The empirical characterization of plant behavior presented here is contextualized in established theories for motor cognition across taxa. Here, we propose a comparative approach suggesting that cognition and movement are inextricably connected, keeping in mind that even organisms that do not move (e.g., porifera, lichens, certain algae, etc.) are cognitive. Suppose we decide to examine the question of plant cognition comparatively under the umbrella of action. In that case, we can take advantage of experimental models and paradigms already utilized to study cognitively driven behavior in animals. Both plants and animals are different, but these models can facilitate our comparison of how plants and animals interact with environmental cues. What may emerge from our study of plant and animal behaviors is the realization that they complement each other nicely and, if nothing else, demonstrate how similar all free–living organisms are to one another. This is not to attribute animal–like movements to plants or anthropomorphize their behavior but to demonstrate that intentional movements can also be observed in aneural organisms. This may necessitate a rephrasing, if not a complete overhaul, of current characterizations of cognition, which rely on concepts that can sometimes be arbitrary and constraining.

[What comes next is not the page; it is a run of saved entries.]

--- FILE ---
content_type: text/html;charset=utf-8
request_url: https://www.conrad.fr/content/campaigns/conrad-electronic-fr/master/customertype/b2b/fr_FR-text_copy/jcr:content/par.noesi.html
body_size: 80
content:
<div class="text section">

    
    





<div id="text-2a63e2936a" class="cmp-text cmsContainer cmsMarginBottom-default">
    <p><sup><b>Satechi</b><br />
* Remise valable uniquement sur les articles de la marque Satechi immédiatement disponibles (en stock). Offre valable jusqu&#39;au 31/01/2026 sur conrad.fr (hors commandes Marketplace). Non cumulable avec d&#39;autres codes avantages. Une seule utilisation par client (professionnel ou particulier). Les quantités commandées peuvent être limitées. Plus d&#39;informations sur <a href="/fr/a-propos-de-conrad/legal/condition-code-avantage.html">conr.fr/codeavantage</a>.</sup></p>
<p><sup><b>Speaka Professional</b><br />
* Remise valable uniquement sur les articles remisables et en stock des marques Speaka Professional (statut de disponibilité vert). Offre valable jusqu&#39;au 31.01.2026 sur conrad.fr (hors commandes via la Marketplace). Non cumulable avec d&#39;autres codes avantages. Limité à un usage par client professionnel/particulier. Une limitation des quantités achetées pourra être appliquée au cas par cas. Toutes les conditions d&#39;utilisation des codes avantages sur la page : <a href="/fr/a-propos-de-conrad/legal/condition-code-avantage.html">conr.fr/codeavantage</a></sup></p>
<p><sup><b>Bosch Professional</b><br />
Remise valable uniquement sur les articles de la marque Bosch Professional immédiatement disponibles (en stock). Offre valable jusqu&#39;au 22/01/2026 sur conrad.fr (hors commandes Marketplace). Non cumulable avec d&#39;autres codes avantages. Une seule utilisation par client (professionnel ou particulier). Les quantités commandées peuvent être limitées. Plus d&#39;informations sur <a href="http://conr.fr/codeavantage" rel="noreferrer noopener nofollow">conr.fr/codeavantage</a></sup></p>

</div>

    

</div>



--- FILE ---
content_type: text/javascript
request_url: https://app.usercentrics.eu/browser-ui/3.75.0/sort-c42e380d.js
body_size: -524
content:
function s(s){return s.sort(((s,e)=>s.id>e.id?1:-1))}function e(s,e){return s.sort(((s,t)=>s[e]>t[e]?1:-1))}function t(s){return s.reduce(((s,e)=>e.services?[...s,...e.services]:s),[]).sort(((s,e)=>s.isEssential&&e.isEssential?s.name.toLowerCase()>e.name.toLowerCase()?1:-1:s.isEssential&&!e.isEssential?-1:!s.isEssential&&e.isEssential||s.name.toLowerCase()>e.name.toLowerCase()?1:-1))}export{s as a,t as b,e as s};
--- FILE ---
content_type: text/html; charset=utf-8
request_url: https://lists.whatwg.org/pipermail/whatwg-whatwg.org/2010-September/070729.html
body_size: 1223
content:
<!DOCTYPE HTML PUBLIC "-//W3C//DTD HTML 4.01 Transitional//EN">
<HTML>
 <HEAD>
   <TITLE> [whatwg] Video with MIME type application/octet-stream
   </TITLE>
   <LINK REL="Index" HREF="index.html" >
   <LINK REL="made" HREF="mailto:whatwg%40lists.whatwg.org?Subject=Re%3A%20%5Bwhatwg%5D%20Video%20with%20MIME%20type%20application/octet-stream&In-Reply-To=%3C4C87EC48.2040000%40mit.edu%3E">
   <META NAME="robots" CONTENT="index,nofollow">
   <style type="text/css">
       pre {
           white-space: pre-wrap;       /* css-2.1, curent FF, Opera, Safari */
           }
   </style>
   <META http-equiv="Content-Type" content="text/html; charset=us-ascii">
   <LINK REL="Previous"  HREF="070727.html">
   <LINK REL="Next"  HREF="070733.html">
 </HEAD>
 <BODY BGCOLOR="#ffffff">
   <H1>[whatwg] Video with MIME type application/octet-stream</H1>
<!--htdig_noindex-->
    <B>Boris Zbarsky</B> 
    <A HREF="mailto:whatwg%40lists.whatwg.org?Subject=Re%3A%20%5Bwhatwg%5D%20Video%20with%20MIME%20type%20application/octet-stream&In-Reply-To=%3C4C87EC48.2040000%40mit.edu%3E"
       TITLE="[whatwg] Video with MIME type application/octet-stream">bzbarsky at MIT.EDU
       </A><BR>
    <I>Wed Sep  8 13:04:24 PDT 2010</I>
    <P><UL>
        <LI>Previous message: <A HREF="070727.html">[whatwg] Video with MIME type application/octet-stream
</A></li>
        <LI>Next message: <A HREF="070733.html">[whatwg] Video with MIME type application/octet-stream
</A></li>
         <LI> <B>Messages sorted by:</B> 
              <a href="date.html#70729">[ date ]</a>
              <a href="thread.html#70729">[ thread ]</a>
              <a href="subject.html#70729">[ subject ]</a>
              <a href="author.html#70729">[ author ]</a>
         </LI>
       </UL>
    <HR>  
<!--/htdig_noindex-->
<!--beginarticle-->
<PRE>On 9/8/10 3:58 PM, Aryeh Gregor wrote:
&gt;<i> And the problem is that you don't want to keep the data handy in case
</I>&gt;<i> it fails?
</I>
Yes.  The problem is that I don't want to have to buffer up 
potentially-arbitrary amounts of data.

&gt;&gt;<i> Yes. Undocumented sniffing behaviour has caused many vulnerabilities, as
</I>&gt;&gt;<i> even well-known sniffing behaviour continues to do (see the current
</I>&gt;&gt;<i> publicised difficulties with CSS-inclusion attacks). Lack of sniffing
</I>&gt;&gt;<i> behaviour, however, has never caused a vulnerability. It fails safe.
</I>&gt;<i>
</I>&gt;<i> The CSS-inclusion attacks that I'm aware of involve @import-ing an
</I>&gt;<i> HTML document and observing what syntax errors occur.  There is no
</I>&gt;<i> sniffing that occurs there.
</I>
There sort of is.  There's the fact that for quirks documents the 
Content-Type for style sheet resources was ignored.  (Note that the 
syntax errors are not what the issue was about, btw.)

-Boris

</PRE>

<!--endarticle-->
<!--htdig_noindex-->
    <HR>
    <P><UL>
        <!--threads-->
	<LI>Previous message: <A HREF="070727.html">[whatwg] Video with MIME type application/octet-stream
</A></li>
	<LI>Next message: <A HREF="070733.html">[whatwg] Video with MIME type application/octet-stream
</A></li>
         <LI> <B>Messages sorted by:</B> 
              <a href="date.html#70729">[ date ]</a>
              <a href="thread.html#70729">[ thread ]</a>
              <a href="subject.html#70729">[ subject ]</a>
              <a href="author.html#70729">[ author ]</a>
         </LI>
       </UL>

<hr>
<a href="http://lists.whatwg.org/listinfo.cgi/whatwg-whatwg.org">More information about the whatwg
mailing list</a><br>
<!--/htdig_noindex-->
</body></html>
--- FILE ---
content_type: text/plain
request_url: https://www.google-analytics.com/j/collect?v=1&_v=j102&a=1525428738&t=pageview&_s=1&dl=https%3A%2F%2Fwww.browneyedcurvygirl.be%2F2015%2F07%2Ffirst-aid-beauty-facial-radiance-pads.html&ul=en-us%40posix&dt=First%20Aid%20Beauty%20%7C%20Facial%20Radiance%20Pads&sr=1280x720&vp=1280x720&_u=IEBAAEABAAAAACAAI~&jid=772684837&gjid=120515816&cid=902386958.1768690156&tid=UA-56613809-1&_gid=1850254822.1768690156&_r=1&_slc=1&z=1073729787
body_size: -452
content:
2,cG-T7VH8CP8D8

However, research on plants’ behavior and “cognitive” abilities is just beginning. The experimental models and paradigms presented in this paper could be used to investigate other aspects of plants that are still hidden or poorly understood. In conclusion, all claims must be substantiated through empirical evidence, including investigations at behavioral and physiological levels. This requires the use of species–specific tests in a diversified multidisciplinary framework that remains receptive to future developments and improvements.